[PATCH v6 9/9] drm/xe/vf: Rebase exec queue parallel commands during migration recovery

Lis, Tomasz tomasz.lis at intel.com
Sat Jul 19 06:21:04 UTC 2025


On 16.07.2025 16:27, Michał Winiarski wrote:
> On Fri, Jul 04, 2025 at 11:02:28PM +0200, Tomasz Lis wrote:
>> Parallel exec queues have an additional command streamer buffer which holds
>> a GGTT reference to data within context status.
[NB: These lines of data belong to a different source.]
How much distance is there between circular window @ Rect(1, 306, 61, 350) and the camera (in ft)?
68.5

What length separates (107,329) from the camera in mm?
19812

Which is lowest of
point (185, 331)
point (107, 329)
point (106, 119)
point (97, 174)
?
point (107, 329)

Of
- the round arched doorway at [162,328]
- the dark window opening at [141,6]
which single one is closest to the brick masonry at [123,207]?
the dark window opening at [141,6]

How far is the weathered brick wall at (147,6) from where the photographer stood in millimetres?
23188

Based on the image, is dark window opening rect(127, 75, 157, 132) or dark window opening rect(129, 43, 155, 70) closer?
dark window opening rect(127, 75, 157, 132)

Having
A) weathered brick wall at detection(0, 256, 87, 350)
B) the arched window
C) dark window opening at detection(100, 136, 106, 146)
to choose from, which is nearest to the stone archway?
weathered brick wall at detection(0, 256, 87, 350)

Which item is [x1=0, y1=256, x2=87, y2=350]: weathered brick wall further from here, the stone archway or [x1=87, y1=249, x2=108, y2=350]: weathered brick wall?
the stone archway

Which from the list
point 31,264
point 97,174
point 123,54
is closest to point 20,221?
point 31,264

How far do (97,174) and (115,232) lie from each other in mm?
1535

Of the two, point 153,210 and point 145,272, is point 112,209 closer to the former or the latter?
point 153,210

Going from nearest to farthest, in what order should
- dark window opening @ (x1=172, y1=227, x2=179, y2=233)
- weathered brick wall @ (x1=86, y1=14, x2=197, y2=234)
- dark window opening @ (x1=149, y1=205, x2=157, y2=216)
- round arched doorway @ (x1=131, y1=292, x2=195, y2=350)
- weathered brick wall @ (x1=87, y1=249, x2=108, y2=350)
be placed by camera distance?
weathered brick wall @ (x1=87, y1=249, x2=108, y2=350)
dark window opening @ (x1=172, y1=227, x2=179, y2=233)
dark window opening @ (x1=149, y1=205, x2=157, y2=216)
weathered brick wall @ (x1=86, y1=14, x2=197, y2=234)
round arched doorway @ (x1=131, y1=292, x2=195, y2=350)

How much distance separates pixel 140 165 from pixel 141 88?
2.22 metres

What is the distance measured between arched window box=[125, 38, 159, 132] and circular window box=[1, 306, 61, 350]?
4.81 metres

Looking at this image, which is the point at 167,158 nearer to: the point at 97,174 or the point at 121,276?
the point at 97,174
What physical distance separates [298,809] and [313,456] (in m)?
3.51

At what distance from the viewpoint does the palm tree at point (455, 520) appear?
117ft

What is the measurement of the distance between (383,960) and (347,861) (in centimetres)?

The GGTT references have to
>> be fixed after VF migration.
>>
>> Signed-off-by: Tomasz Lis <tomasz.lis at intel.com>
>> ---
>>   drivers/gpu/drm/xe/xe_guc_submit.c | 26 +++++++++++++++++++++++++-
>>   1 file changed, 25 insertions(+), 1 deletion(-)
>>
>> diff --git a/drivers/gpu/drm/xe/xe_guc_submit.c b/drivers/gpu/drm/xe/xe_guc_submit.c
>> index 37584a064574..96b94f7fcc31 100644
>> --- a/drivers/gpu/drm/xe/xe_guc_submit.c
>> +++ b/drivers/gpu/drm/xe/xe_guc_submit.c
>> @@ -693,6 +693,27 @@ static void wq_item_append(struct xe_exec_queue *q)
>>   	parallel_write(xe, map, wq_desc.tail, q->guc->wqi_tail);
>>   }
>>   
>> +static void wq_items_rebase(struct xe_exec_queue *q)
>> +{
>> +	struct xe_guc *guc = exec_queue_to_guc(q);
>> +	struct xe_device *xe = guc_to_xe(guc);
>> +	struct iosys_map map = xe_lrc_parallel_map(q->lrc[0]);
>> +	int i = q->guc->wqi_head;
>> +
>> +	/* the ring starts after a header struct */
>> +	iosys_map_incr(&map, offsetof(struct guc_submit_parallel_scratch, wq[0]));
>> +
>> +	while (i != q->guc->wqi_tail) {
>> +		u32 len_dw, val;
>> +
>> +		val = xe_map_rd_ring_u32(xe, &map, i / sizeof(u32) + 0, WQ_SIZE / sizeof(u32));
>> +		len_dw = FIELD_GET(WQ_LEN_MASK, val);
>> +		val = xe_lrc_descriptor(q->lrc[0]);
>> +		xe_map_wr_ring_u32(xe, &map, i / sizeof(u32) + 1, WQ_SIZE / sizeof(u32), val);
>> +		i += len_dw * sizeof(u32);
>> +	}
> This type of constructs make me anxious, as it's relatively easy to turn
> it into infinite loop. Can we rewrite it as a for loop? Or at least
> something with a fixed number of iterations as a condition? (instead of
> != tail)
> Or at the very least - add some asserts...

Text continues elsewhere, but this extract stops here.